Irish Society for Prevention of Cruelty to Animals
- Formation: May 1949; 76 years ago
- Type: NPO
- VAT ID no.: 460571
- Registration no.: CHY 5619
- Legal status: Charity
- Focus: Animal protection
- Headquarters: ISPCA National Animal Centre
- Location: Keenagh, County Longford;
- Coordinates: 53°37′33.5″N 7°53′15.5″W﻿ / ﻿53.625972°N 7.887639°W
- Website: www.ispca.ie

= Irish Society for Prevention of Cruelty to Animals =

Animal welfare charity

The Irish Society for Prevention of Cruelty to Animals (Cumann na hÉireann um Fhóirithint ar Ainmhithe), most commonly known as and referred to as the ISPCA, is a charity operating in the Republic of Ireland which promotes animal welfare.
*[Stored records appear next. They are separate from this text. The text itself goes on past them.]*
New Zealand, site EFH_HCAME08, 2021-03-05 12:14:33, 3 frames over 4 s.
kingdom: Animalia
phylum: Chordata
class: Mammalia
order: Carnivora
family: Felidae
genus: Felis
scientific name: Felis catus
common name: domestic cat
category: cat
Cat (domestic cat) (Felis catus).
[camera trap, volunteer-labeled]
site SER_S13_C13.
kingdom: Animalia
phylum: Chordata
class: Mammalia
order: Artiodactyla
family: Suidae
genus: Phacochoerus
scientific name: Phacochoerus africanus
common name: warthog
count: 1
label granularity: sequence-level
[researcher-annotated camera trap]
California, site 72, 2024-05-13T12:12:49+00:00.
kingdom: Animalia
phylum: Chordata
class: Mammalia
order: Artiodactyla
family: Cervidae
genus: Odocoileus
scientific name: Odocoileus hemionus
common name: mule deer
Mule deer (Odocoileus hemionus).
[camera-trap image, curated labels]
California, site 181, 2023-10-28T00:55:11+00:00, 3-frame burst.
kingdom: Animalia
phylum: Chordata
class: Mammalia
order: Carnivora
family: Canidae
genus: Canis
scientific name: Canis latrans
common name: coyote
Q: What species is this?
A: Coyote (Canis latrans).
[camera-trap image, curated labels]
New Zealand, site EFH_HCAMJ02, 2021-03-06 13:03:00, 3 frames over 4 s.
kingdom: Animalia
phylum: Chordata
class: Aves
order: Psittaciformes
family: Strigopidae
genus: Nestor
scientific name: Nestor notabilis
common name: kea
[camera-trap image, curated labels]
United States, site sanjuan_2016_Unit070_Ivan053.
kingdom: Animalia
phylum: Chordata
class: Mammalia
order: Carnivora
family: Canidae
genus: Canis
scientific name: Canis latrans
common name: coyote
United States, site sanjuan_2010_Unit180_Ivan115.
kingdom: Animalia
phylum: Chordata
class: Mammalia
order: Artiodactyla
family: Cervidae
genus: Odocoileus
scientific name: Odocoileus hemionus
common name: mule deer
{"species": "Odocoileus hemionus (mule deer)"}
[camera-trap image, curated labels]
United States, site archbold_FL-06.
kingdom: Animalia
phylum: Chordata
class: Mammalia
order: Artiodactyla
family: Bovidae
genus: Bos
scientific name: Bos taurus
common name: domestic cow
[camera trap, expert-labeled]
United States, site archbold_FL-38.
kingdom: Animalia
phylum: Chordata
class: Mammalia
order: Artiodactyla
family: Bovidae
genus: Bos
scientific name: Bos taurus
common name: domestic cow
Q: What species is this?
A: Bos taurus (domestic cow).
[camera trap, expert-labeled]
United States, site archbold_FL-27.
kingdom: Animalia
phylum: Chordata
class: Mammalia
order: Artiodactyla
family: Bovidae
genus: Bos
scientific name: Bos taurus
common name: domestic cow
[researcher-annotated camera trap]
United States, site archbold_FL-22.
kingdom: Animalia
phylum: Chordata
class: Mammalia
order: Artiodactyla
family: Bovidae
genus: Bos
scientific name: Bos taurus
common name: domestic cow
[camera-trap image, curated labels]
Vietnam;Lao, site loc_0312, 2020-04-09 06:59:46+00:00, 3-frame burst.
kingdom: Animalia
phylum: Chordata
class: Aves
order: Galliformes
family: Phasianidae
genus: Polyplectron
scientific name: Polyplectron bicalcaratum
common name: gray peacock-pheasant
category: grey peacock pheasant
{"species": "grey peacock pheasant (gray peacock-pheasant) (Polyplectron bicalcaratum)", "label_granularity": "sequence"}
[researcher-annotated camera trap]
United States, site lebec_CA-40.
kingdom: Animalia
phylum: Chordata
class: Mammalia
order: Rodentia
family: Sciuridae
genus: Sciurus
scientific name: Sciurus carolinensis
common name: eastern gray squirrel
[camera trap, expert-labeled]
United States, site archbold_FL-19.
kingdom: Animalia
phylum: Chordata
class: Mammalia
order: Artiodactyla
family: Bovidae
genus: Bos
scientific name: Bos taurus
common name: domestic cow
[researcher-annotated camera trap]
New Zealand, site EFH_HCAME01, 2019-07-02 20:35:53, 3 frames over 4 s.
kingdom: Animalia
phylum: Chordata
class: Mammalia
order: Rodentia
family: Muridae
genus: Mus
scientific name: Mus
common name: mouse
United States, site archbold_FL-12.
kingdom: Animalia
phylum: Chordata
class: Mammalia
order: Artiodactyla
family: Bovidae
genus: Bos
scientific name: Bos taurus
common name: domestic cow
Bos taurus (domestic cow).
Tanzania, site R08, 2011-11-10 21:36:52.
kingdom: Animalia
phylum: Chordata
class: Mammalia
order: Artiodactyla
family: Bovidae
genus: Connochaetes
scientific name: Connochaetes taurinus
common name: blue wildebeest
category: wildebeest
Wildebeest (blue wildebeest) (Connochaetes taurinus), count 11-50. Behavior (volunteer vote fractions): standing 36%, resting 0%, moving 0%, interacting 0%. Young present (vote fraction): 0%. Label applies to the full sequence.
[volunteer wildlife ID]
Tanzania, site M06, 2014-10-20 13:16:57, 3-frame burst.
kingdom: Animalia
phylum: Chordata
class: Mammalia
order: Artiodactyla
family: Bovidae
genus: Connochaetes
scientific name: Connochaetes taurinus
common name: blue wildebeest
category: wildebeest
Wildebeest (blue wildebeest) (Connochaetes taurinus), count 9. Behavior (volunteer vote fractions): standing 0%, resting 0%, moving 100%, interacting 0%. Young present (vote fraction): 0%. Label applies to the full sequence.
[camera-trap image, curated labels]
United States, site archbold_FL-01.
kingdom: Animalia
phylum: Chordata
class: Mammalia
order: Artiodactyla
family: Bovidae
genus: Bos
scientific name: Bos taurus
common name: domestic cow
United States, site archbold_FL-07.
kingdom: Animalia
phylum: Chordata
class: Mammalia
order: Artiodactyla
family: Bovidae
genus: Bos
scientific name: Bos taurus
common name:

Founded in 1949, it is the main animal protection charity in Ireland known for their charitable work amongst the animal world.
The ISPCA's main role is to prevent cruelty to animals, to promote animal welfare and to relieve animal suffering in Ireland. The ISPCA believes that animals "have the right to live their lives free from needless suffering". The organisation's aims include the goal to "rescue, rehabilitate and responsibly re-home" any animals which have been neglected or treated cruely.